#### [出典]
カミルスはすぐに演説会場に出向いた。元老全員が彼に同伴した。
【51章】
カミルスは次のように述べた。
「市民の皆さん! 護民官に反対するのは私にとって心苦しいのです。アルデアでの亡命生活はつらかったのですが、護民官と争わずにすむのが唯一の慰めでした。たとえ元老院が1000回決議をしても、市民会議が決議しても、私は祖国に帰るつもりはなかったのです。現在も私の気持ちは変わりませんが、皆さんの運命が悪いほうに向かおうとしているので、私は黙っていられないのです。大切なのは、我々の祖国が同じ場所にとどまり、安定することです。単に私が現在の場所にとどまりたいというわけではありません。戦争が起きない限り、私は国家の問題に口を出さず、静かに暮らしたいのです。戦時に出征しないのは、他の人にとっては不名誉なことかもしれませんが、私にとっては犯罪です。年をとっても同じです。我々が、敵に包囲された祖国を奪い返したのはなぜでしょう。祖国を解放したのはなぜでしょう。今になって祖国を捨てるためですか。ガリア人がアリア川で勝利し、ローマを占領した時でも、ローマ人はカピトルの丘と砦に踏みとどまりました。神々もローマにとどまった。それなのに、ローマが勝利し、首都を奪回した今になって、カピトルの丘と砦を放棄しようとする。運命がローマに味方している時に、諸君はローマを廃墟にするのか。諸君がやろうとしていることはガリア人がやったことより、ローマにとって致命的だ。
ローマが建国された時、まだ宗教は確立していなかったが、新しい国家は次世代から世代へ受け継がれた。このころすでに天の摂理がローマに働いていた。今では神々を敬う気持ちのない市民はいないはずだ。ここ数年ローマでは繁栄と荒廃がめまぐるしく入れ替わった。これを見れば、神々の導きに従えばうまく行くし、それを無視すれば災難が降りかかることがわかるはずだ。何よりもまず、我々はヴェイイとの戦争を教訓にしわなければならない。我々は長い間ヴェイイと戦い、苦労してきた。神々の示唆に従い、アルバ湖の水を抜いた結果、やっと我々はヴェイイに勝利した。また我々に降りかかった未曽有の災難も同じ理由で起きた。ガリア人は突然やってきたのか。そうではない。天の声が彼らの襲来を予告したのだ。天の声を聴いた市民が報告したのに、ローマの最高官が彼の報告を無視した。ガリア人のところに派遣されたローマの使節が国際法に違反し、暴力をふるった。しかもローマの執政副司令官は宗教心が薄く、使節を罰せずに許した。このようないくつもの過ちが戦争を招いたのである。ローマ軍は破れ、首都が占領され、和平のために金を払うことになった。神々がローマに罰を与えたのだ。これはローマに対する教訓であり、、世界に向けての教訓だ。困難の中で、ローマの人々は神々への信仰の重要さを思い出し、最高神ユピテルが住むカピトルの丘に逃げこんだ。首都のすべてが破壊されたが、神殿の宝物だけは守られた。宝物の一部を地面に埋め、残りを近隣の都市に運び去った。神々と人間に見捨てられたにもかかわらず、ローマは神々への礼拝を中断しなかった。その結果我々はローマを奪回することができた。また、失われたローマの威信と名声を回復することができた。物欲で目がくらみ、条約を無視し、誠実さを失ったガリア人は獲得した金の量を確認していたが、そこで運が尽き、ローマ軍に敗北し、全滅した」。

#### [提供情報]
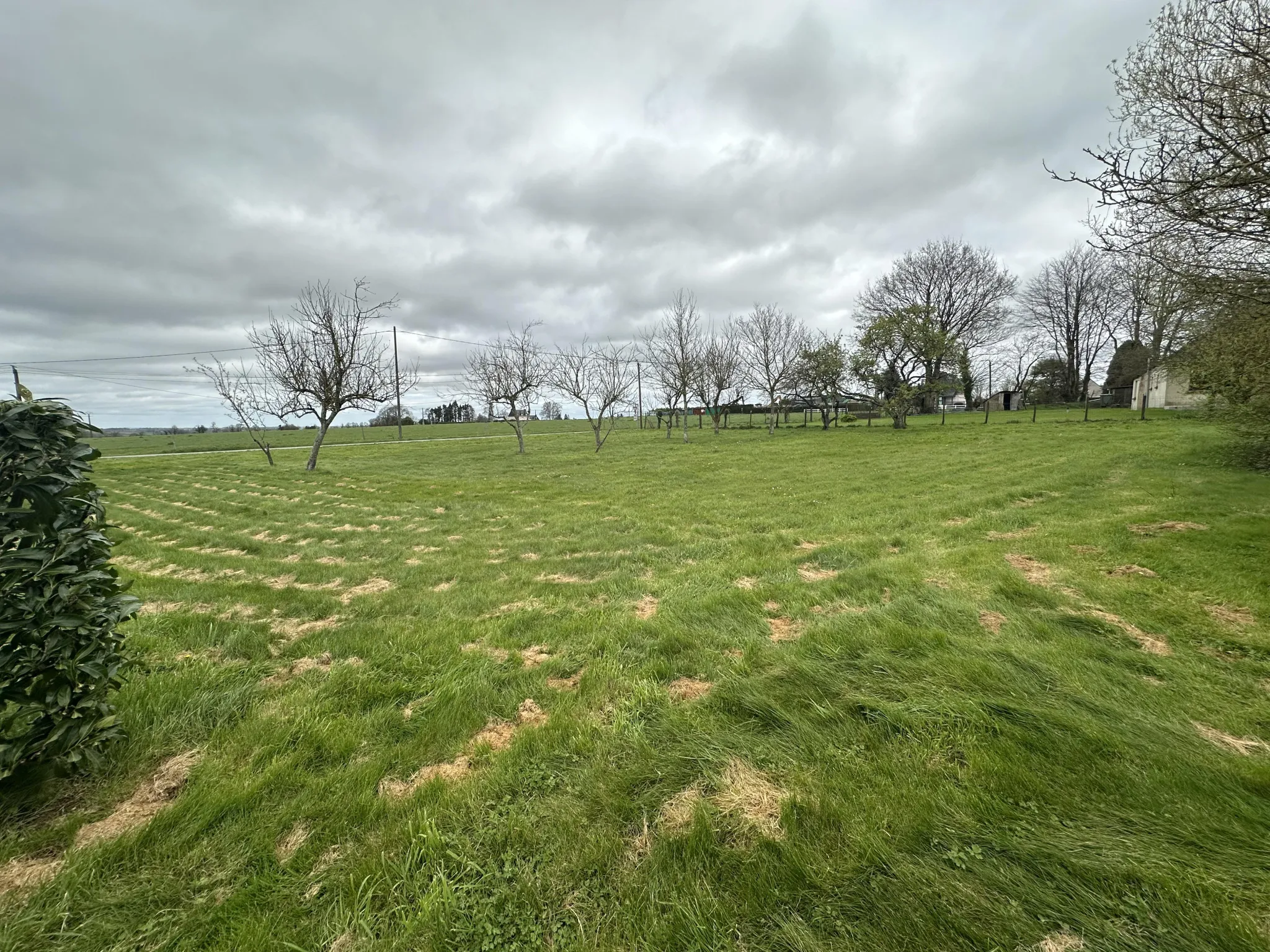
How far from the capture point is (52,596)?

#### [作業内容]
出典の「カミルスはすぐに演説会場に出向いた。元老全員が彼に同伴した。」から「り、ローマにとって致命的だ。」までをすべて書き写し、その際「カミルス」を「カミッルス」に置き換えてください。 一覧はこの作業とは一切関係ありません。

#### [回答]
カミッルスはすぐに演説会場に出向いた。元老全員が彼に同伴した。
【51章】
カミッルスは次のように述べた。
「市民の皆さん! 護民官に反対するのは私にとって心苦しいのです。アルデアでの亡命生活はつらかったのですが、護民官と争わずにすむのが唯一の慰めでした。たとえ元老院が1000回決議をしても、市民会議が決議しても、私は祖国に帰るつもりはなかったのです。現在も私の気持ちは変わりませんが、皆さんの運命が悪いほうに向かおうとしているので、私は黙っていられないのです。大切なのは、我々の祖国が同じ場所にとどまり、安定することです。単に私が現在の場所にとどまりたいというわけではありません。戦争が起きない限り、私は国家の問題に口を出さず、静かに暮らしたいのです。戦時に出征しないのは、他の人にとっては不名誉なことかもしれませんが、私にとっては犯罪です。年をとっても同じです。我々が、敵に包囲された祖国を奪い返したのはなぜでしょう。祖国を解放したのはなぜでしょう。今になって祖国を捨てるためですか。ガリア人がアリア川で勝利し、ローマを占領した時でも、ローマ人はカピトルの丘と砦に踏みとどまりました。神々もローマにとどまった。それなのに、ローマが勝利し、首都を奪回した今になって、カピトルの丘と砦を放棄しようとする。運命がローマに味方している時に、諸君はローマを廃墟にするのか。諸君がやろうとしていることはガリア人がやったことより、ローマにとって致命的だ。